A new DDoS-as-a-Service (DDoSaaS) platform named “Passion” has been used in recent attacks by pro-Russian hacktivists against medical institutions in the United States and Europe.

A DDoS (Distributed Denial of Service) attack occurs when threat actors send numerous requests and unwanted traffic to a target server to overwhelm the server and prevent it from responding to legitimate requests.

DDoSaaS platforms lease their available firepower to those looking to launch disruptive attacks on their targets, relieving them of the need to create their own large botnets or coordinate volunteer action.

Typically, these botnets are built by compromise vulnerable IoT devices such as routers and IP cameras, uniting them into a large swarm that generates malicious requests towards a particular target.

Radware discovered the Passion platform, and while its origins are unknown, the operation has distinctive ties to Russian hacking groups, including Killnet, MIRAI, Venom, and Anonymous Russia.
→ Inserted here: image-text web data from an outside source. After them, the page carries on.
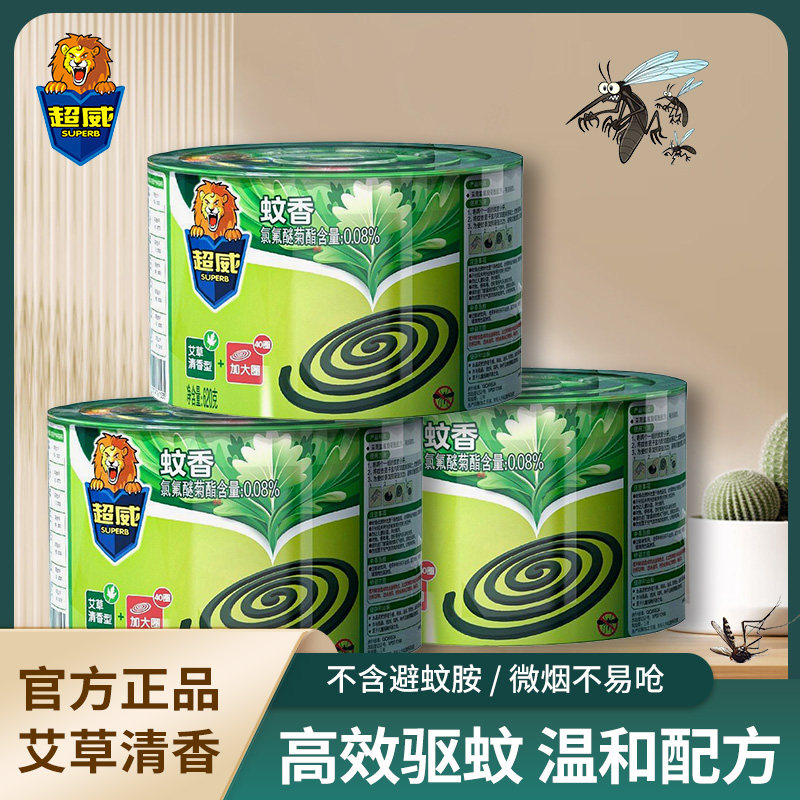 超威蚊香微烟艾草清香不刺鼻加大圈长效驱蚊防蚊整晚安睡非无毒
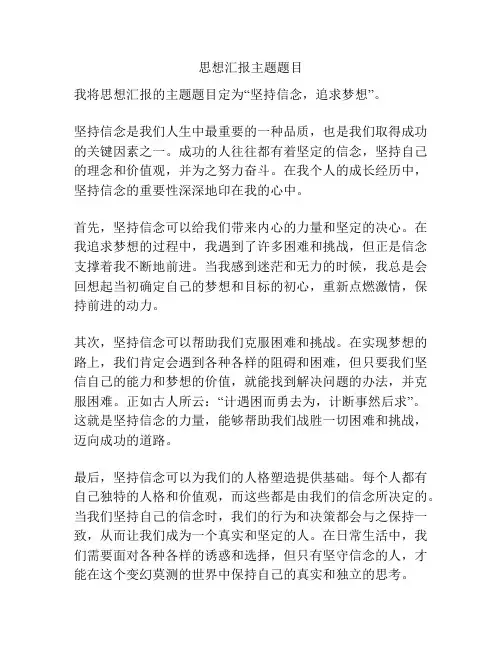 思想汇报主题题目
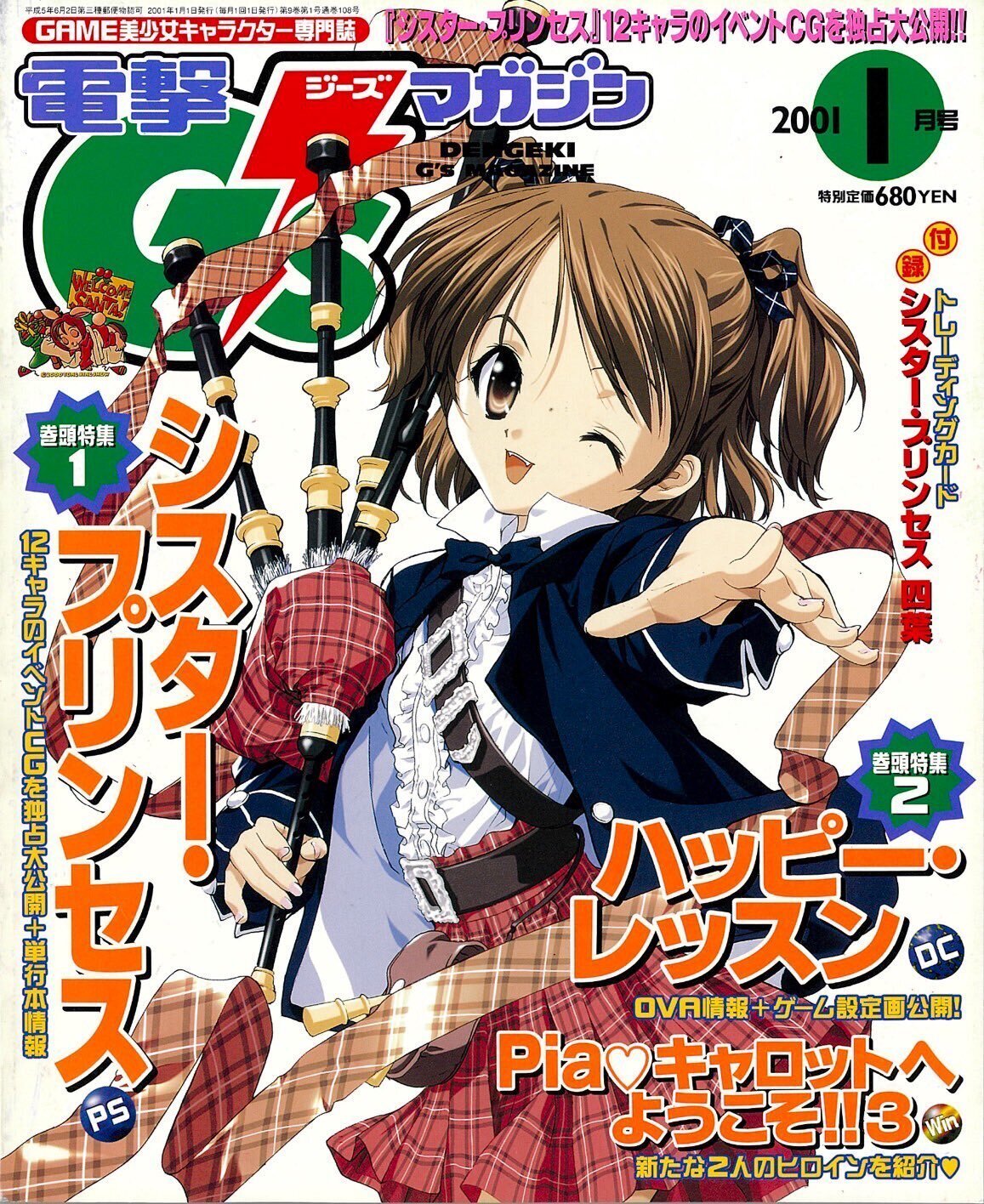 かつてお兄ちゃんだった俺達へ──『トキメキの未来地図』発売によせて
“The Passion Botnet was exploited in the January 27 attacks, targeting medical institutions in the United States, Portugal, Spain, Germany, Poland, Finland, Norway, the Netherlands and the United Kingdom in retaliation for sending tanks in support of Ukraine,” Radware researchers said.

A passion for DDoS

The operators of the Passion DDoS platform first promoted their service in early January 2023, carrying out several defacements on the sites of Japanese and South African organizations.

The service operates as a subscription, where “customers” can purchase desirable attack vectors, duration and intensity.

Passion offers the option of ten attack vectors, allowing subscribers to customize their attack to their needs and even combine vectors to circumvent the mitigations implemented by the target.

Supported attack methods are:

• Raw HTTP
• Crypto
• UAM Browser
• HTTPS mix
• The browser
• bypasses
• DNS l4
• Mixamp l4
• OVH-TCP l4
• TCP-Kill l4

As for the cost of the service, a seven-day subscription costs $30, a month costs $120, while a full year costs threat actors $1,440. Accepted payment methods include Bitcoin, Tether and Russian payment service QIWI.

Passion uses the Dstat.cc measurement service to showcase its L4 and L7 attack capabilities and effectiveness against DDoS mitigation vendors like CloudFlare and Google Shield.

In October 2022, a pro-Russian DDoS crowdsourcing project named ‘DDOSIE‘ launched, paying the volunteers who took part in the attacks and awarding large sums to those with the most firepower.

The passion adds to an already thriving DDoS ecosystem, increasing the problem for organizations around the world who are the recipients of these attacks.